:: ASSIGNED TASK ::
Beginning with the line that contains "class: Mammalia", transcribe every line down to the end of the entries, exactly, and no other lines.

(SUPPLIED RECORDS begins)

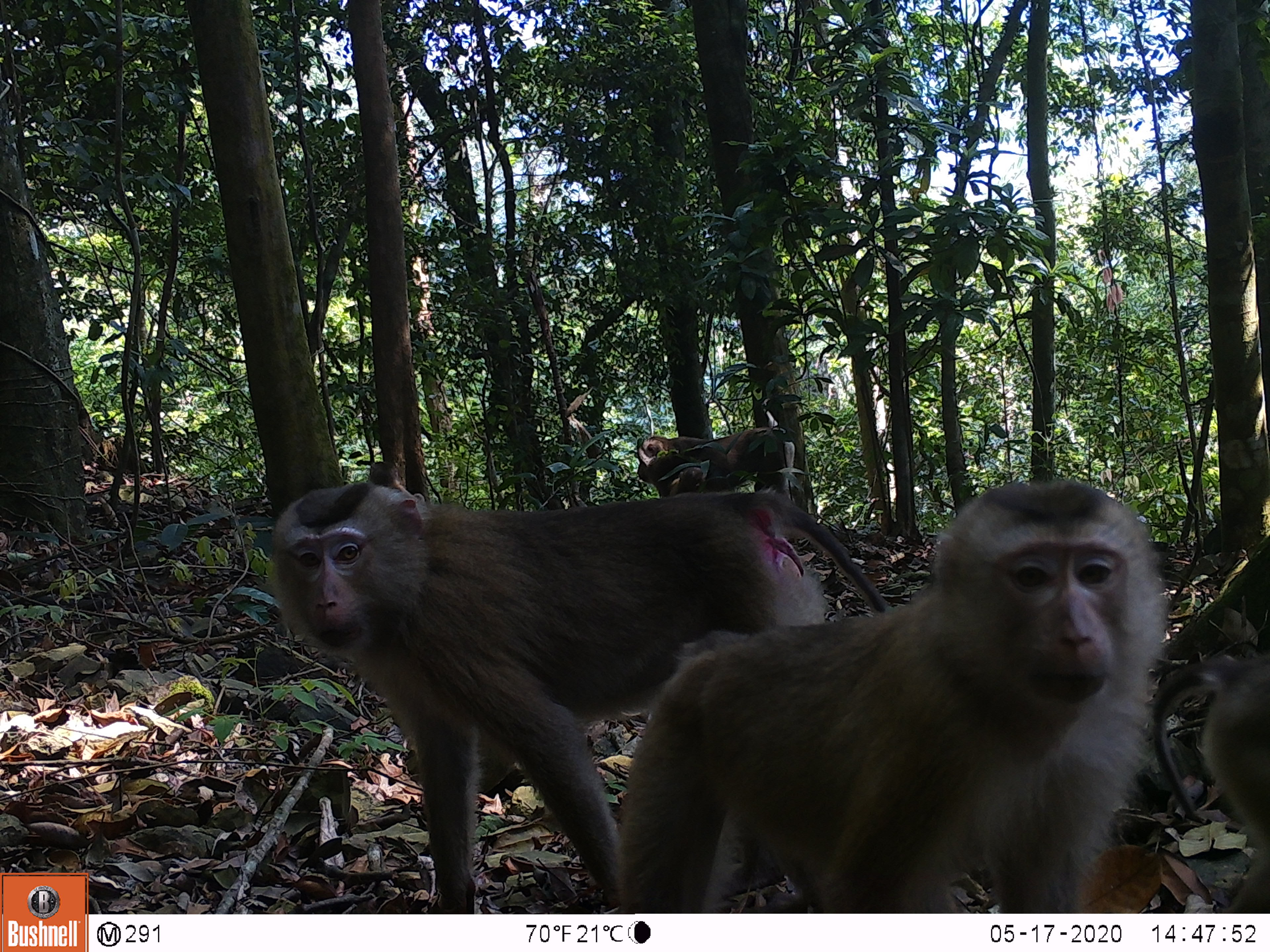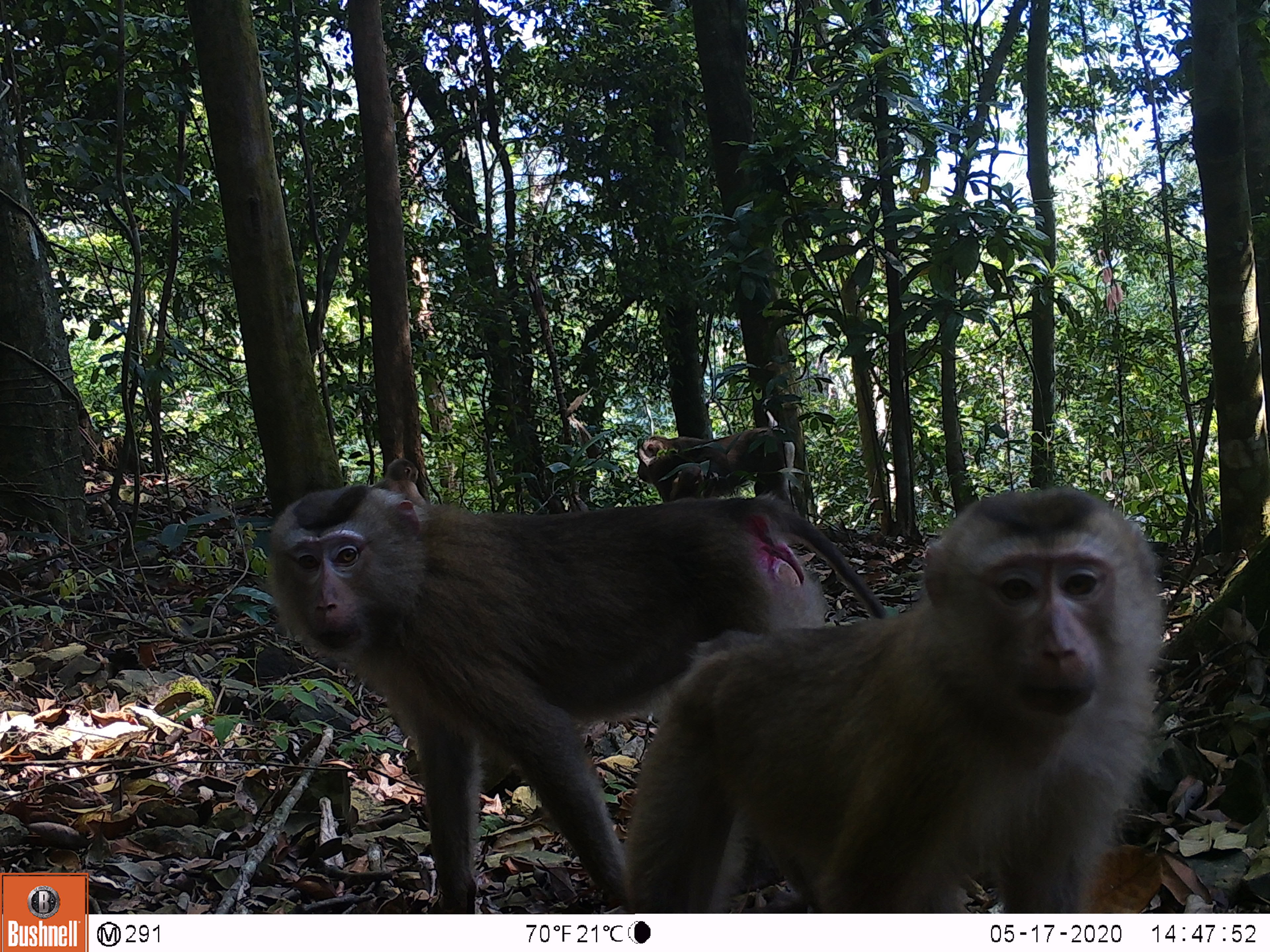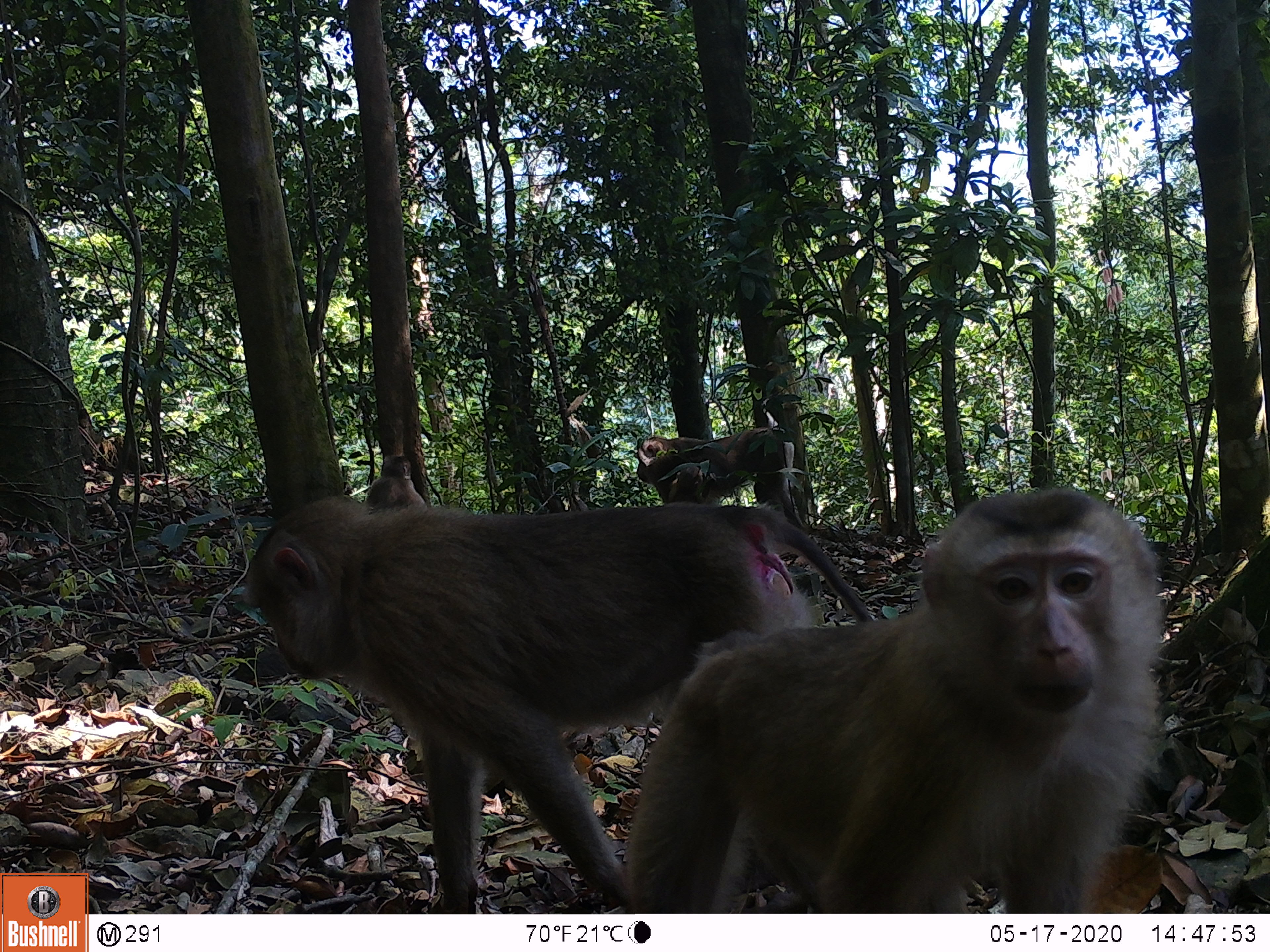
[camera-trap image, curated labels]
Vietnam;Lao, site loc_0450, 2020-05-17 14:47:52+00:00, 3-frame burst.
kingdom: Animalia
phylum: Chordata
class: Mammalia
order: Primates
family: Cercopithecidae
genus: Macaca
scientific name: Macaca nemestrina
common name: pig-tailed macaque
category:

(SUPPLIED RECORDS ends)

:: ANSWER FOR THIS EXERCISE ::
class: Mammalia
order: Primates
family: Cercopithecidae
genus: Macaca
scientific name: Macaca nemestrina
common name: pig-tailed macaque
category:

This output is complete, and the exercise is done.